原文:
---
醜萌的Labubu,咋就成了Z世代的社交貨幣?_風聞
蹦迪班长-蹦迪班长官方账号-46分钟前
“Labubu價格崩盤了!”
就在前幾天,二手交易市場上那些標價四位數的Labubu3.0盲盒突然降價,曾經被炒到一千多塊錢的玩具,現在六百就能成交。

這讓我想起不久前,朋友還分享99元搶到Labubu的喜悦,本以為他會失落,沒想到他氣定神閒地告訴我“瘦死的駱駝比馬大”。可見現在的價格跌幅還未危及到Labubu漲價的趨勢。

從身邊看向世界,從蕾哈娜鑰匙扣到卡戴珊的包掛,再到BLACKPINK成員Lisa的帶貨,Labubu早就火出一圈又一圈了。


但回過頭來想,就算她已經火爆全球了,可還是有人和我有一樣的疑問:到底啥是Labubu啊?
“Labubu是河南人設計的?”
在天花亂墜的Labubu新聞中,我的大腦不斷整合關鍵詞:“河南”、“泡泡瑪特”、“Labubu”……
班長給我轉發河南首富和Labubu的新聞時,差點鬧笑話,我以為Labubu是河南人設計的。
---
给定数据:

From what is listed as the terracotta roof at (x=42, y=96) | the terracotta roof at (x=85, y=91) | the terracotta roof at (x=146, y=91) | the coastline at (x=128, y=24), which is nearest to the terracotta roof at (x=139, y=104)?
---
练习:
判断下列三项陈述是否与原文相符，每项回答"是"或"否"，并原样引用原文中起决定作用的文字。
1. 二手市场上曾被炒到一千多块钱的Labubu，现在六百就能成交。
2. 朋友得知Labubu降价后显得很失落。
3. 作者曾误以为Labubu是河南人设计的。

参考解答:
1. 是。原文：「曾經被炒到一千多塊錢的玩具,現在六百就能成交」
2. 否。原文：「他氣定神閒地告訴我“瘦死的駱駝比馬大”」
3. 是。原文：「我以為Labubu是河南人設計的」